A one-way analysis of covariance (ANCOVA) was conducted. The independent variable, sitcom condition, had two levels: Friends, Little Mosque. The dependent variable was attitudes towards Arabs at pre-test. We controlled for attitudes toward Whites. Preliminary analyses which tested the assumptions of ANCOVA were mixed. Results suggesting that the relationship between the covariate and the dependent variable did not differ significantly as a function of the independent variable \((F [1, 189] = 1.886, p = .171, \eta^2 = 0.010)\) provided evidence that we did not violate the homogeneity-of-slopes assumption. In contrast, the Shapiro-Wilk test of normality on the model residuals was statistically significant \((W = 0.984, p = .029)\). This means that we likely violated the assumption that the dependent variable is normally distributed in the population for any specific value of the covariate and for any one level of a factor. Regarding outliers, one datapoint (-3.38) had a standardized residual that exceeded an absolute value of 3.0. Further, a statistically significant Levene’s test indicated a violation of the homogeneity of the residual variances for all groups, \((F[1, 191] = 4.539, p = .034)\).

Because the intent of this analysis was to demonstrate how ANCOVA differs from mixed design ANOVA we proceeded with the analysis. Were this for “real research” we would have chosen a different analysis.

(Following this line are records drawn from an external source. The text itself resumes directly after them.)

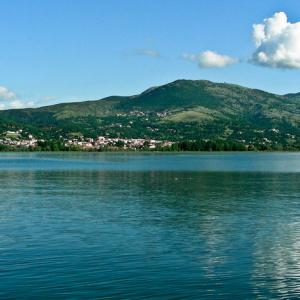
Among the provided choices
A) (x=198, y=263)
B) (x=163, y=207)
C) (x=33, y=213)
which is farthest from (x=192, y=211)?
(x=198, y=263)

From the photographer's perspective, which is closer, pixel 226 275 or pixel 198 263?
pixel 226 275

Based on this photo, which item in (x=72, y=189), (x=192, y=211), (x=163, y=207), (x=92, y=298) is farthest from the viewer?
(x=72, y=189)

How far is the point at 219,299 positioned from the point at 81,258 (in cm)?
1151

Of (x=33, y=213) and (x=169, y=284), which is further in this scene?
(x=33, y=213)

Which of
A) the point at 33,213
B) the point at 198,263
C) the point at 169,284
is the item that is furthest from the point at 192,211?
the point at 169,284

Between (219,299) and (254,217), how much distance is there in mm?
29228

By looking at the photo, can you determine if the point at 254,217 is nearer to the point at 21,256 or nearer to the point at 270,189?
the point at 21,256

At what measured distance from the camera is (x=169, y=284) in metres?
31.3

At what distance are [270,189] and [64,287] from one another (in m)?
65.8

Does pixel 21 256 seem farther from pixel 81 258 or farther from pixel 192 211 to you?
pixel 192 211

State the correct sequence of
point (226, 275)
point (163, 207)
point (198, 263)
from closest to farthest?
point (226, 275), point (198, 263), point (163, 207)

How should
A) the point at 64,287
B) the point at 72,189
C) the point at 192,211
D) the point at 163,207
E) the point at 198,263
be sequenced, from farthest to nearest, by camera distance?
the point at 72,189 → the point at 163,207 → the point at 192,211 → the point at 198,263 → the point at 64,287

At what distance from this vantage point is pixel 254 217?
5719 centimetres

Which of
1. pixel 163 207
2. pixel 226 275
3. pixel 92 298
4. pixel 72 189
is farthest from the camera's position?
pixel 72 189
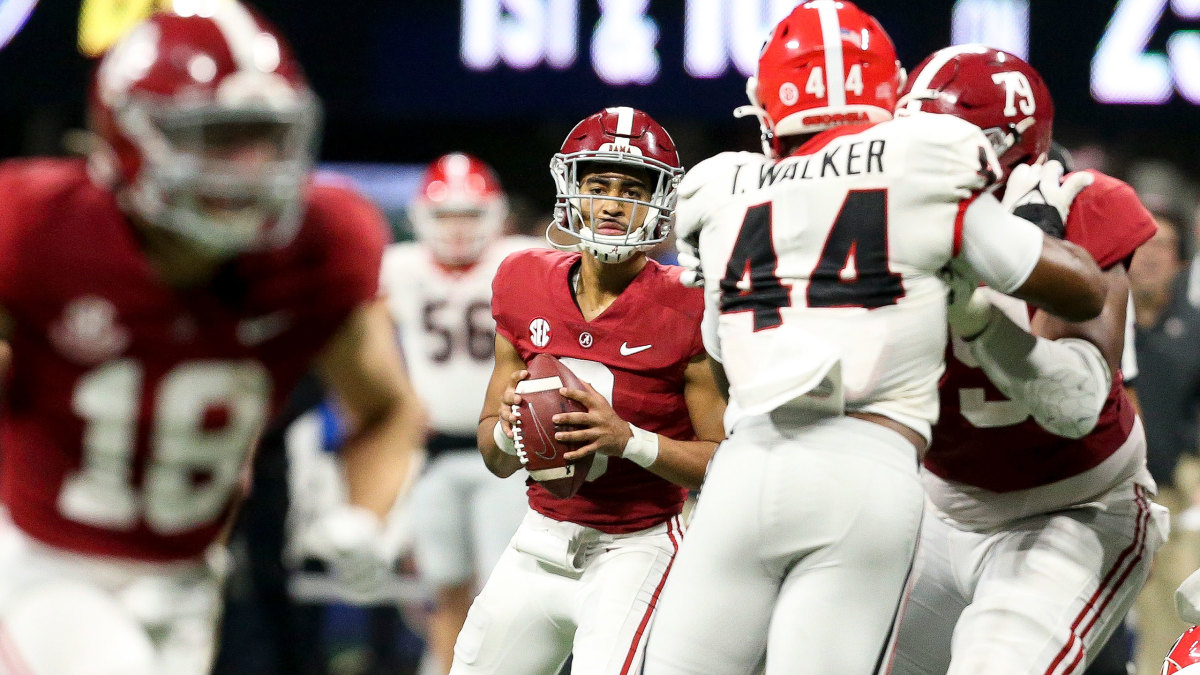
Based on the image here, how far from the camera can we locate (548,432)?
3.01 metres

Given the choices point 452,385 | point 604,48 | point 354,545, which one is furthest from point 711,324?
point 604,48

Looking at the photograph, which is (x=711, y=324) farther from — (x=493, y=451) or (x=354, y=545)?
(x=354, y=545)

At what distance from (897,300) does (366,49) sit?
5377mm

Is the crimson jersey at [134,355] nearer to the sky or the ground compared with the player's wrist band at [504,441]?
nearer to the sky

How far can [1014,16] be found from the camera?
23.1 feet

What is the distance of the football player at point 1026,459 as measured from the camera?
2.81 metres

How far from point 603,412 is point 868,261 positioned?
70 centimetres

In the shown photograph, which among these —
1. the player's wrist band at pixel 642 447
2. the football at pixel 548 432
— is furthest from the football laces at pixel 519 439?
the player's wrist band at pixel 642 447

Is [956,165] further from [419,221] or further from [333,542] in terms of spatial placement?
[419,221]

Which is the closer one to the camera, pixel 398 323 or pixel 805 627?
pixel 805 627

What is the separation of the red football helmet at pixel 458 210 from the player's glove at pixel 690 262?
3.06 m

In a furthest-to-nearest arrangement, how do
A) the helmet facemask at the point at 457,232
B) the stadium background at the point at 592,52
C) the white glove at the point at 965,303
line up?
the stadium background at the point at 592,52
the helmet facemask at the point at 457,232
the white glove at the point at 965,303

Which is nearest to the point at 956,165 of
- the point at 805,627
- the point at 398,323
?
the point at 805,627

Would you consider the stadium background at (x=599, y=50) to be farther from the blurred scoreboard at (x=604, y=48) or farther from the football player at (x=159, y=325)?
the football player at (x=159, y=325)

There was a non-significant effect of the attitudes toward Whites covariate on the attitudes toward Arabs post-test, \(F (1,190) = 0.014, p = .907, \eta^2 < .001\). After controlling for attitudes toward Whites, there was a statistically significant effect in attitudes toward Arabs at post-test between the conditions, \(F(1. 190) = 26.119, p < .001, \eta^2 = 0.121\). The effect size was moderately large. Means and covariate-adjusted means are presented in Table 1b.

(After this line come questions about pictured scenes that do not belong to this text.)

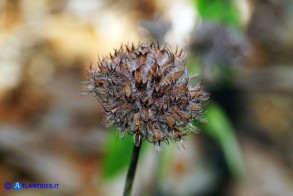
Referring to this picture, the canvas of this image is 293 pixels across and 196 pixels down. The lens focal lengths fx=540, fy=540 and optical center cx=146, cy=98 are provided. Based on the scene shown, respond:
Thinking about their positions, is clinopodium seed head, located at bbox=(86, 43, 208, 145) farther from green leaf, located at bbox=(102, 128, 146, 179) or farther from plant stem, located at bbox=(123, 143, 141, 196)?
green leaf, located at bbox=(102, 128, 146, 179)

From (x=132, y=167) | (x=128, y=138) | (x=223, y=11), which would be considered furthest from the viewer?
(x=223, y=11)

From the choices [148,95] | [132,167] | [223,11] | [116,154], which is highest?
[223,11]

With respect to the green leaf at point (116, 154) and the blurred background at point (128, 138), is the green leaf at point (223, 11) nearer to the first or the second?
the blurred background at point (128, 138)

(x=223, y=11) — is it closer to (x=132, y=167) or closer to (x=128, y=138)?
(x=128, y=138)

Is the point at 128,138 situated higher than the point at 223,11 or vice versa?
the point at 223,11

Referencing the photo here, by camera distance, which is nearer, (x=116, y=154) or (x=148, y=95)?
(x=148, y=95)

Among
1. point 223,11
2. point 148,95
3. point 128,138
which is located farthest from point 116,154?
point 148,95
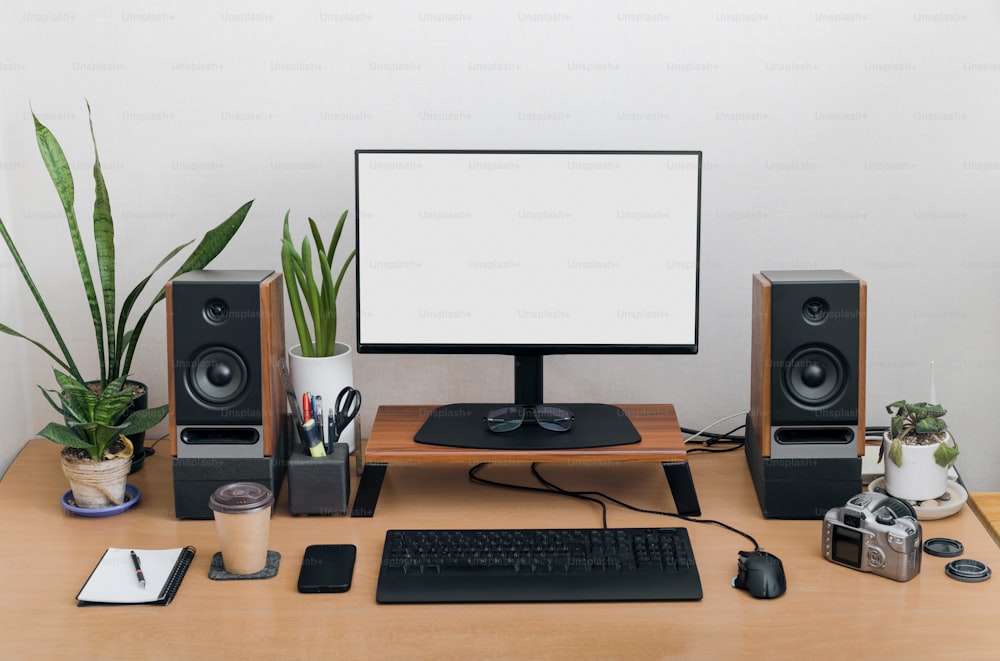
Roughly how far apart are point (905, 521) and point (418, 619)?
0.67 metres

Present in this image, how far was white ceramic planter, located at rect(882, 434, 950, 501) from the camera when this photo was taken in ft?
4.98

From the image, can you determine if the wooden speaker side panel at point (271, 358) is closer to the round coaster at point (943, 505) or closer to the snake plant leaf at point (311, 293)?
the snake plant leaf at point (311, 293)

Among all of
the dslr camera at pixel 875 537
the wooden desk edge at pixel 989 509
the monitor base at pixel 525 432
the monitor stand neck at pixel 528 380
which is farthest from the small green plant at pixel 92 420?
the wooden desk edge at pixel 989 509

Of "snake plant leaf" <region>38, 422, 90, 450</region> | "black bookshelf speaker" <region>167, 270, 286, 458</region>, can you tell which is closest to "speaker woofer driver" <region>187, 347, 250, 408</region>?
"black bookshelf speaker" <region>167, 270, 286, 458</region>

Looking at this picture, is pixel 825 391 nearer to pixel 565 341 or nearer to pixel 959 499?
pixel 959 499

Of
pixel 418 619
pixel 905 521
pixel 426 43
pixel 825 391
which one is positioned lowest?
pixel 418 619

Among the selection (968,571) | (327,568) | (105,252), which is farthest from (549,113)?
(968,571)

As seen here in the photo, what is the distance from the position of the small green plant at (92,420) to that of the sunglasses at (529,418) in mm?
536

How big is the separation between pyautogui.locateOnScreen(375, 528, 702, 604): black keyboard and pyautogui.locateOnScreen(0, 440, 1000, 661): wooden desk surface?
21 millimetres

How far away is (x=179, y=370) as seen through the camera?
1521mm

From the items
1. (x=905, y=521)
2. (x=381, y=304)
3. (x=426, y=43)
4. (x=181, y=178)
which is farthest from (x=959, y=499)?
(x=181, y=178)

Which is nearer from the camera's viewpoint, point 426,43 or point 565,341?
point 565,341

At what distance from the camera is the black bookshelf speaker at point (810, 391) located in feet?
4.97

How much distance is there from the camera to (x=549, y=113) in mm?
1834
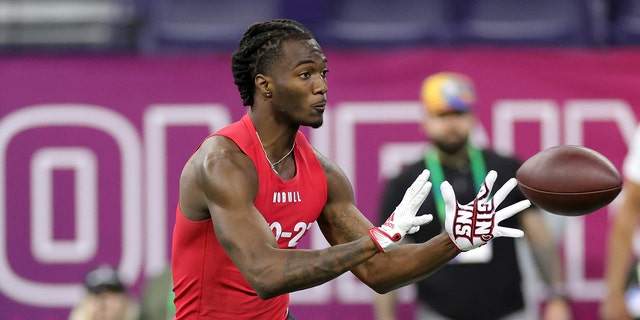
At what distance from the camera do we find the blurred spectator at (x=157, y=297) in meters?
7.25

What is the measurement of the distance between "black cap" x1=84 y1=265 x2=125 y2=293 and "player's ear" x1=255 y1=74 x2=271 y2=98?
2.82m

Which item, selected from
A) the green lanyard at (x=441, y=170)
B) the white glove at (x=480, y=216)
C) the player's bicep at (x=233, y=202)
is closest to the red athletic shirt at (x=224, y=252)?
the player's bicep at (x=233, y=202)

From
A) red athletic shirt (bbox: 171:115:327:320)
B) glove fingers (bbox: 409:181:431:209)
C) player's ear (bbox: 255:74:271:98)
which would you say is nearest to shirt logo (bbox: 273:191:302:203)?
red athletic shirt (bbox: 171:115:327:320)

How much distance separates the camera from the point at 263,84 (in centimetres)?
462

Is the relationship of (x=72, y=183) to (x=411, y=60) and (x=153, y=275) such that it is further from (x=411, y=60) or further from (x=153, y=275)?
(x=411, y=60)

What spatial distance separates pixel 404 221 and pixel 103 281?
330cm

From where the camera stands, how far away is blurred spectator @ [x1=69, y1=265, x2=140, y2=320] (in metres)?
7.14

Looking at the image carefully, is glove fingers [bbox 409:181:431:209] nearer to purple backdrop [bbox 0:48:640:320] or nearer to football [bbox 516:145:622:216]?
football [bbox 516:145:622:216]

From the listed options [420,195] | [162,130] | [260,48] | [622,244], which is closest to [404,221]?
[420,195]

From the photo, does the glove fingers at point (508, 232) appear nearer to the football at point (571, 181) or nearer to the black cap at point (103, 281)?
the football at point (571, 181)

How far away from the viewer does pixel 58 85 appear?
788 cm

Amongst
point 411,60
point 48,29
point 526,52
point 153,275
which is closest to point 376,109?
point 411,60

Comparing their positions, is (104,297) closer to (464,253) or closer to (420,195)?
(464,253)

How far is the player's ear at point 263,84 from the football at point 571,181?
3.32 feet
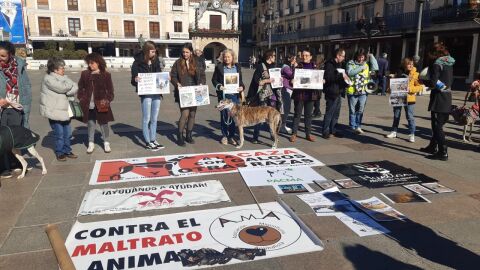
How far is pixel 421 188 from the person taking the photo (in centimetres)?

11.6 More (and a recap) on covariates

Covariates, sometimes termed controls are often used to gain statistical control over variables that are difficult to control in a research design. That is, it may be impractical for polychotomize an otherwise continuous variable and/or it is impractical to have multiple factors and so a covariate is a more manageable approach. Common reasons for including covariates include (Bernerth & Aguinis, 2016):

  • they mathematically remove variance associated with nonfocal variables,
  • the purification principle – removing unwanted or confusing variance,
  • they remove the noise in the analysis to clear up the clear up the relationship between IV and DVs.

Perhaps it is an oversimplification, but we can think of three categories of variables: moderators, covariates, and mediators. Through ANOVA and ANCOVA, we distinguish between moderator and covariate.

Moderator: a variable that changes the strength or direction of an effect between two variables X (predictor, independent variable) and Y (criterion, dependent variable).

Covariate: an observed, continuous variable, that (when used properly) has a relationship with the dependent variable. It is included in the analysis, as a predictor, so that the predictive relationship between the independent (IV) and dependent (DV) are adjusted.

Bernerth and Aguinis (2016) conducted a review of how and when control variables were used in nearly 600 articles published between 2003 and 2012. Concurrently with their analysis, they provided guidance for when to use control variables (covariates). The flowchart that accompanies their article is quite helpful. Control variables (covariates) should only be used when:

  1. Theory suggests that the potential covariate(s) relate(s) to variable(s) in the currrent study.
  2. There is empirical justification for including the covariate in the study.
  3. The covariate can be measured reliably.

Want more? Instructions for calculating a two-way ANCOVA are here: https://www.datanovia.com/en/lessons/ancova-in-r/

11.7 Practice Problems

The suggestions for homework differ in degree of complexity. I encourage you to start with a problem that feels “do-able” and then try at least one more problem that challenges you in some way. At a minimum your data should have three levels in the independent variable. At least one of the problems you work should have a statistically significant interaction effect that you work all the way through.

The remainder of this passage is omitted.